A 31-year-old former Nagoya Prison inmate who was allegedly abused by guards last year during his incarceration says he still suffers physical aftereffects as well as trauma from the violence.
The man’s case, along with that of a 49-year-old inmate who was fatally abused at the same prison in May 2002, triggered intense public concerns over the human rights situation inside the nation’s penitentiaries, prompting the Justice Ministry to form a panel of experts to probe the issue and to pledge sweeping correctional policy reforms.
The man, now released, took part in a public symposium Monday in Tokyo. Although he wants to remain anonymous, he did not hide his face; organizers asked the media not to photograph him.
Last October, Nagoya Prison admitted the man sustained severe abdominal injuries the previous month and another inmate had died from such wounds in May 2002 after guards constrained them with a controversial leather restraint that includes handcuffs and a tight cinch around the stomach.
Shortly after these abuses were revealed, it was learned that another inmate at the prison was killed in December 2001 by guards who sprayed a high-pressure fire hose in his anus.

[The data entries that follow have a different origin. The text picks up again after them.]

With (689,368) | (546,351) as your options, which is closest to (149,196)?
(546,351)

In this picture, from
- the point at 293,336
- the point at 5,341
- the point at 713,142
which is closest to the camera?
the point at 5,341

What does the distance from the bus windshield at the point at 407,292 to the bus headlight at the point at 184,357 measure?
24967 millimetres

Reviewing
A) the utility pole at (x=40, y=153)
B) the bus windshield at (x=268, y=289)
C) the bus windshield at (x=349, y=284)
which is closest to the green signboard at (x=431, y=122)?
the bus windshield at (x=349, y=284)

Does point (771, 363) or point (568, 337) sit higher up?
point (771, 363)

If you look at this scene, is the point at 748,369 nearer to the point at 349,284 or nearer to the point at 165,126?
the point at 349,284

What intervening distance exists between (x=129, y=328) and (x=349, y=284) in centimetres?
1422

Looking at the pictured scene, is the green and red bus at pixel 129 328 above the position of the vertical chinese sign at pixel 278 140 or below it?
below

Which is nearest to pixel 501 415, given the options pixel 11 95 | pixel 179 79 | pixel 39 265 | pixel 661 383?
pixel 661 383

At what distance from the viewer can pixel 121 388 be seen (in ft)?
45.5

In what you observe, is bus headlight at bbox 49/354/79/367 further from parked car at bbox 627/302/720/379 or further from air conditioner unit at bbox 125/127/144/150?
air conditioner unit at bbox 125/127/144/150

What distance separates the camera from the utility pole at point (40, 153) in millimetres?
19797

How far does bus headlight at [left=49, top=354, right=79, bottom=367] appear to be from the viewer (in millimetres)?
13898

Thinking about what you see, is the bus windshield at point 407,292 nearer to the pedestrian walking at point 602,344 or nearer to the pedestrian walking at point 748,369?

These abuses led to eight guards being put on trial.
During the symposium, organized by the Japan Federation of Bar Associations and local associations in Tokyo, the man said he still suffers intestinal obstructions caused by the repeated use of the leather device, which the guards had tightly cinched as punishment.
“The pain still kills me every time I eat,” the man said, adding he still needs to frequently see doctors and take medicine daily.
He said he was recently diagnosed as suffering posttraumatic stress disorder from the abuse, which brings on a panic attack every time he puts on a belt, attaches a seat belt or any other item that can be associated with the restraining device.
“I break out in a sweat and my face drains of color in fear every time I put on a seat belt,” he said, “because it reminds me of the pain.”
The man suspects he angered the guards in April 2002 when he sent petitions to then Justice Minister Mayumi Moriyama and the Nagoya Bar Association, asking for protection from “inappropriate” punishment at the prison. His entreaties never reached Moriyama.
The man said he was later told by a prison official that the petitions were in vain, and that he should keep quiet if he hoped to be freed on probation.
When he didn’t comply, the guards put him in the leather restraint on Sept. 12, 2002, accusing him of “refusing to open my mouth wide enough” during a daily oral cavity check, he said.
Over the following eight days, he was bound up again six times and placed in a padded “protection chamber” for hours on end, each successive time having the restraint cinched tighter.
On one occasion, he recalled, the guards forced him first to drink several cups of tea, apparently to cause more pain once he was put in the device.
That Sept. 25, the man claimed, he was again tightly restrained and the guards kicked and beat him after he refused to withdraw his petition to the bar association, which had planned to interview him the following day and investigate his allegations.
“I could hardly breathe. I soon lost feeling in my legs,” he said, adding that he spat up blood and eventually passed out from the pain.
“If medical staff at the prison had not come (to the chamber) to help, I probably would have died just like the prisoner in May,” he said.
The man suffered intestinal damage that required three weeks of hospital treatment.
Prosecutors claimed during the guards’ trials that they cinched the restraint so tightly that it cut deep into his abdomen.
Six of the seven guards accused of assaulting the inmate have pleaded innocent, claiming the man injured himself by staggering and falling on the floor of the padded chamber.
The man condemned this claim, saying Moriyama acknowledged the device was used on him “in an illegal manner” in a letter he received from her while he was in a prison hospital.
“I am glad my case triggered the current scrutiny and efforts to reform the prison system,” he said. “Either through the guards’ trial or (the Justice Ministry’s) reforms, authorities should fully take into account the problems that I suffered while behind bars.”